Hinting at a broader shift in attitudes toward beauty and gender, French model Casey Legler became the first female model to sign exclusively as a male model in 2012; discovered by US photographer Cass Bird, renowned for authentic androgynous images. Legler's signing follows on from the success of Australian androgynous male model, Andrej Pejic. Increasing numbers of fashion, cosmetics and luxury brands are utilising gender neutral aesthetics in product display and packaging.

New research

The abiding rule in advertising has always been that it’s about creating desire and that’s best done through insecurity. Create an unobtainable ideal, sell in the idea that it is the only option and consumers will continue to seek out and purchase the products which promise to get them closer to it, even if doomed to fail.

But research led by Tamara Ansons, Assistant Professor at Warwick Business School, could have far reaching implications for the marketing and advertising industries as it exposes a flaw in the rule. 

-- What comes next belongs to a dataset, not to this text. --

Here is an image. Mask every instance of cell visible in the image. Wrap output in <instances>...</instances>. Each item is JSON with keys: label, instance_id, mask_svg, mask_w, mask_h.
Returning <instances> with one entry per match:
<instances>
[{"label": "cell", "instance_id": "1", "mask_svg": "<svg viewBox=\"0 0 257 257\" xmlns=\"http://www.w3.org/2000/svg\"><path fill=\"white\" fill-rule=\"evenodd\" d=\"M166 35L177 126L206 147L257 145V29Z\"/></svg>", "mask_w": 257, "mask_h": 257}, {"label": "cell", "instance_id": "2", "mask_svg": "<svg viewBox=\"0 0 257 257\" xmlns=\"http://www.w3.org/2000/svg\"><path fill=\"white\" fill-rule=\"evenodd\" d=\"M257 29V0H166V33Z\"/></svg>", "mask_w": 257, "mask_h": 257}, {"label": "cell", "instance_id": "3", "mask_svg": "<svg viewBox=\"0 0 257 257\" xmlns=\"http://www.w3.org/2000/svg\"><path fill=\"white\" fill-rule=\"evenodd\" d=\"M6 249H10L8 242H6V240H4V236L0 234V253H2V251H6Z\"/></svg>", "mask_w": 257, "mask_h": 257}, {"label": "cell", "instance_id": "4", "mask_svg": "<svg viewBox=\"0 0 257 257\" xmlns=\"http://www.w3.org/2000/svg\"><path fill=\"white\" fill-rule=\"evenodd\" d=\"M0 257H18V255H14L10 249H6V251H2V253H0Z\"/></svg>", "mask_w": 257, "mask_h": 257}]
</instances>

“Attractive female models and celebrities are routinely used in advertisements and yet previous research has shown mixed reactions, some have found the effect to be positive, while others have found it to be negative," says Ansons.

In their paper, Defensive reactions to slim female images in advertising: the moderating role of mode of exposure, Ansons and her colleagues showed that idealised images of women do elicit a negative response from women viewers. What’s new in Ansons’ study is that who bears the brunt of that negativity (the woman herself as damage to her self-esteem, or the brand) is dependent on image proximity of the brand to the image.  

Idealised images can cause negative brand perception

“We showed that when consumers are blatantly exposed to idealised images of thin and beautiful women they are more likely to use a defensive coping strategy to boost self-evaluation by denigrating the pictured woman," says Ansons. "This can negatively affect the products these models endorse through the transfer of the negative evaluation of the model to the endorsed product.

“It certainly raises some intriguing questions for advertisers that use this potentially threatening imagery in their ad campaigns. Some brands have tapped into this. Dove, for example, has been using everyday females in their advertising campaigns probably to reflect the fact that they are aware of how this female imagery is unattainable and perceived as threatening by viewers.”

Leading the way: M&S Leading Ladies campaign shows successful women from all walks of life
M&S lead the way

By featuring women noted for their brains and achievements and not purely their physical attributes, Marks & Spencer’s Leading Ladies campaign is strategically targeting the very women who are voicing alienation. The shoots, by Annie Leibovitz, feature actress Dame Helen Mirren, dancer Darcey Bussell, artist Tracey Emin, Save the Children CEO Jasmine Whitbread, and burns survivor Katie Piper.  The mix of ages, backgrounds, and physical types offers women a view they can relate or aspire to.

“The campaign, launched in September 2013, by Marks & Spencer suggests it has gained a more refined understanding of its consumers,” says Ansons. “M&S presents non-threatening female imagery that signals the diversity of successful women. In all likelihood that results in more favourable responses towards the brand. By applying this insight to its ad campaign it appears to have revitalised the brand with its core target.”

Kill the clichés

Considering the ever-growing spending power of women across all demographics, brands need to reconsider their approaches to marketing to women. Brands holding on to a legacy view of their audience as male may need to review that supposition.

In marketing terms, women are not a homogenous group, and the quickest way for brands to alienate them is to generalise or rely on outdated stereotypes. Kill the clichés.